Two kinds of horse power at the goods depot
THIS old photograph was taken at the Great Western Railway goods depot in Great Bridge back in 1911 – on Wednesday, May 10, to be precise.
The workers at the depot were keen to show off the horsepower at their disposal and proudly posed with a pair of dray horses, used to deliver goods to the surrounding neighbourhood.
They would get a lot more horsepower from the steam locomotive behind them, number 1061, a GWR 1016 Class 0-6-0 saddle tank engine.
This loco was built at the Stafford Road works in Wolverhampton in 1871, so was 40 years old when the picture was taken.
All these locomotives had long service lives, with most racking up more than one million miles.

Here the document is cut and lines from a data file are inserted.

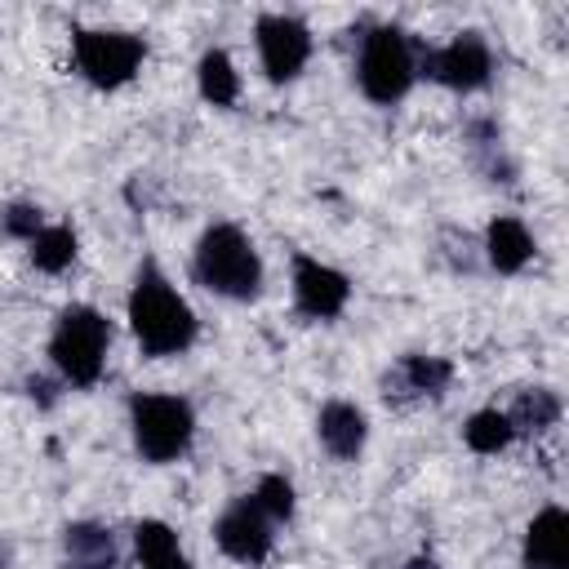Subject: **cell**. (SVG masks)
<instances>
[{
    "label": "cell",
    "instance_id": "obj_1",
    "mask_svg": "<svg viewBox=\"0 0 569 569\" xmlns=\"http://www.w3.org/2000/svg\"><path fill=\"white\" fill-rule=\"evenodd\" d=\"M129 325L142 356H178L196 342V311L187 298L147 262L129 293Z\"/></svg>",
    "mask_w": 569,
    "mask_h": 569
},
{
    "label": "cell",
    "instance_id": "obj_2",
    "mask_svg": "<svg viewBox=\"0 0 569 569\" xmlns=\"http://www.w3.org/2000/svg\"><path fill=\"white\" fill-rule=\"evenodd\" d=\"M196 280L222 298L249 302L262 289V258L236 222H213L196 244Z\"/></svg>",
    "mask_w": 569,
    "mask_h": 569
},
{
    "label": "cell",
    "instance_id": "obj_3",
    "mask_svg": "<svg viewBox=\"0 0 569 569\" xmlns=\"http://www.w3.org/2000/svg\"><path fill=\"white\" fill-rule=\"evenodd\" d=\"M107 347H111V325L102 311H93L84 302L67 307L53 325V338H49V356L71 387H93L102 378Z\"/></svg>",
    "mask_w": 569,
    "mask_h": 569
},
{
    "label": "cell",
    "instance_id": "obj_4",
    "mask_svg": "<svg viewBox=\"0 0 569 569\" xmlns=\"http://www.w3.org/2000/svg\"><path fill=\"white\" fill-rule=\"evenodd\" d=\"M129 418H133V445L147 462H173L178 453H187L196 436V413L182 396L142 391L129 400Z\"/></svg>",
    "mask_w": 569,
    "mask_h": 569
},
{
    "label": "cell",
    "instance_id": "obj_5",
    "mask_svg": "<svg viewBox=\"0 0 569 569\" xmlns=\"http://www.w3.org/2000/svg\"><path fill=\"white\" fill-rule=\"evenodd\" d=\"M356 76H360V89H365L369 102H378V107L400 102V98L409 93L413 76H418V62H413V49H409L405 31H396V27H373V31L365 36Z\"/></svg>",
    "mask_w": 569,
    "mask_h": 569
},
{
    "label": "cell",
    "instance_id": "obj_6",
    "mask_svg": "<svg viewBox=\"0 0 569 569\" xmlns=\"http://www.w3.org/2000/svg\"><path fill=\"white\" fill-rule=\"evenodd\" d=\"M142 40L129 31H76V67L98 89H120L142 67Z\"/></svg>",
    "mask_w": 569,
    "mask_h": 569
},
{
    "label": "cell",
    "instance_id": "obj_7",
    "mask_svg": "<svg viewBox=\"0 0 569 569\" xmlns=\"http://www.w3.org/2000/svg\"><path fill=\"white\" fill-rule=\"evenodd\" d=\"M213 538H218V547H222L231 560H240V565H262L267 551H271V516L258 507L253 493H244V498H236V502L213 520Z\"/></svg>",
    "mask_w": 569,
    "mask_h": 569
},
{
    "label": "cell",
    "instance_id": "obj_8",
    "mask_svg": "<svg viewBox=\"0 0 569 569\" xmlns=\"http://www.w3.org/2000/svg\"><path fill=\"white\" fill-rule=\"evenodd\" d=\"M422 71L458 93H471L480 84H489V71H493V58H489V44L476 36V31H462L458 40H449L445 49H431L422 53Z\"/></svg>",
    "mask_w": 569,
    "mask_h": 569
},
{
    "label": "cell",
    "instance_id": "obj_9",
    "mask_svg": "<svg viewBox=\"0 0 569 569\" xmlns=\"http://www.w3.org/2000/svg\"><path fill=\"white\" fill-rule=\"evenodd\" d=\"M258 53L271 80H293L311 58V31L298 18L262 13L258 18Z\"/></svg>",
    "mask_w": 569,
    "mask_h": 569
},
{
    "label": "cell",
    "instance_id": "obj_10",
    "mask_svg": "<svg viewBox=\"0 0 569 569\" xmlns=\"http://www.w3.org/2000/svg\"><path fill=\"white\" fill-rule=\"evenodd\" d=\"M347 298H351V284H347L342 271H333V267H325L307 253L293 258V302H298L302 316L333 320L347 307Z\"/></svg>",
    "mask_w": 569,
    "mask_h": 569
},
{
    "label": "cell",
    "instance_id": "obj_11",
    "mask_svg": "<svg viewBox=\"0 0 569 569\" xmlns=\"http://www.w3.org/2000/svg\"><path fill=\"white\" fill-rule=\"evenodd\" d=\"M529 569H569V516L565 507H542L525 529Z\"/></svg>",
    "mask_w": 569,
    "mask_h": 569
},
{
    "label": "cell",
    "instance_id": "obj_12",
    "mask_svg": "<svg viewBox=\"0 0 569 569\" xmlns=\"http://www.w3.org/2000/svg\"><path fill=\"white\" fill-rule=\"evenodd\" d=\"M316 436L320 445L338 458V462H356L360 449H365V436H369V422L365 413L351 405V400H329L316 418Z\"/></svg>",
    "mask_w": 569,
    "mask_h": 569
},
{
    "label": "cell",
    "instance_id": "obj_13",
    "mask_svg": "<svg viewBox=\"0 0 569 569\" xmlns=\"http://www.w3.org/2000/svg\"><path fill=\"white\" fill-rule=\"evenodd\" d=\"M62 556L71 569H116V538L107 525L71 520L62 529Z\"/></svg>",
    "mask_w": 569,
    "mask_h": 569
},
{
    "label": "cell",
    "instance_id": "obj_14",
    "mask_svg": "<svg viewBox=\"0 0 569 569\" xmlns=\"http://www.w3.org/2000/svg\"><path fill=\"white\" fill-rule=\"evenodd\" d=\"M485 253H489V267L493 271L516 276L533 258V236L525 231L520 218H493L489 231H485Z\"/></svg>",
    "mask_w": 569,
    "mask_h": 569
},
{
    "label": "cell",
    "instance_id": "obj_15",
    "mask_svg": "<svg viewBox=\"0 0 569 569\" xmlns=\"http://www.w3.org/2000/svg\"><path fill=\"white\" fill-rule=\"evenodd\" d=\"M133 547H138L142 569H191L187 556H182V547H178V533L164 520H138Z\"/></svg>",
    "mask_w": 569,
    "mask_h": 569
},
{
    "label": "cell",
    "instance_id": "obj_16",
    "mask_svg": "<svg viewBox=\"0 0 569 569\" xmlns=\"http://www.w3.org/2000/svg\"><path fill=\"white\" fill-rule=\"evenodd\" d=\"M449 378H453V365L449 360H440V356H405L396 365V373L387 378V387L396 382V387H405L413 396H440L449 387Z\"/></svg>",
    "mask_w": 569,
    "mask_h": 569
},
{
    "label": "cell",
    "instance_id": "obj_17",
    "mask_svg": "<svg viewBox=\"0 0 569 569\" xmlns=\"http://www.w3.org/2000/svg\"><path fill=\"white\" fill-rule=\"evenodd\" d=\"M507 422H511L516 436H520V431H547V427L560 422V396H556L551 387H529V391L516 396Z\"/></svg>",
    "mask_w": 569,
    "mask_h": 569
},
{
    "label": "cell",
    "instance_id": "obj_18",
    "mask_svg": "<svg viewBox=\"0 0 569 569\" xmlns=\"http://www.w3.org/2000/svg\"><path fill=\"white\" fill-rule=\"evenodd\" d=\"M196 80H200V98L213 102V107H231L240 98V76H236V67H231V58L222 49H209L200 58Z\"/></svg>",
    "mask_w": 569,
    "mask_h": 569
},
{
    "label": "cell",
    "instance_id": "obj_19",
    "mask_svg": "<svg viewBox=\"0 0 569 569\" xmlns=\"http://www.w3.org/2000/svg\"><path fill=\"white\" fill-rule=\"evenodd\" d=\"M27 244H31V262H36L40 271H49V276L67 271L71 258H76V231H71V227H40Z\"/></svg>",
    "mask_w": 569,
    "mask_h": 569
},
{
    "label": "cell",
    "instance_id": "obj_20",
    "mask_svg": "<svg viewBox=\"0 0 569 569\" xmlns=\"http://www.w3.org/2000/svg\"><path fill=\"white\" fill-rule=\"evenodd\" d=\"M462 440H467V449H476V453H502V449L516 440V431H511L507 413H498V409H476V413L467 418V427H462Z\"/></svg>",
    "mask_w": 569,
    "mask_h": 569
},
{
    "label": "cell",
    "instance_id": "obj_21",
    "mask_svg": "<svg viewBox=\"0 0 569 569\" xmlns=\"http://www.w3.org/2000/svg\"><path fill=\"white\" fill-rule=\"evenodd\" d=\"M253 498H258V507H262L271 520H289V516H293V485H289L284 476H276V471L258 480Z\"/></svg>",
    "mask_w": 569,
    "mask_h": 569
},
{
    "label": "cell",
    "instance_id": "obj_22",
    "mask_svg": "<svg viewBox=\"0 0 569 569\" xmlns=\"http://www.w3.org/2000/svg\"><path fill=\"white\" fill-rule=\"evenodd\" d=\"M40 227H44V218H40L36 204H9V209H4V231H9V236L31 240Z\"/></svg>",
    "mask_w": 569,
    "mask_h": 569
},
{
    "label": "cell",
    "instance_id": "obj_23",
    "mask_svg": "<svg viewBox=\"0 0 569 569\" xmlns=\"http://www.w3.org/2000/svg\"><path fill=\"white\" fill-rule=\"evenodd\" d=\"M409 569H436V565H431V560H422V556H418V560H409Z\"/></svg>",
    "mask_w": 569,
    "mask_h": 569
}]
</instances>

When first built, 1061 would not have looked the same as in this picture. The 1016 Class, designed by George Armstrong, originally had shorter water tanks that did not run the full length of the boiler and firebox and finished some way short of the cab.
New boiler
In March 1892, 1061 was fitted with a new boiler at the Swindon Works and that is likely when the full length saddle tank was fitted.
The working life of the 1016 Class was extended through a series of updates and modifications. 1061 was fitted with another new boiler in 1901, and again in 1904.
More radical change happened in 1925 with yet another new boiler fitted, along with a Belpaire firebox. The new firebox’s square shape meant that the saddle tank no longer fitted and so 1061 was reconfigured
with pannier tanks.
1061 ended its service life in 1932, after 61 years, when it was withdrawn and scrapped.
Opened
The Great Western opened its station at Great Bridge in 1866. The LNWR’S station was nearby and had opened in 1850 but both were confusingly named Great Bridge Station.
Wartime conditions and a decline in usage saw the GWR station close in 1915 but it reopened in 1920. Both stations continued to have the same name until nationalisation. They were renamed in 1950, with the former GWR station becoming Great Bridge South and the other was correspondingly renamed Great Bridge North.
Great Bridge South was closed down in 1964 and today very little of the site remains following extensive redevelopment and road building in the area. However, a section of the retaining wall to the goods depot has survived.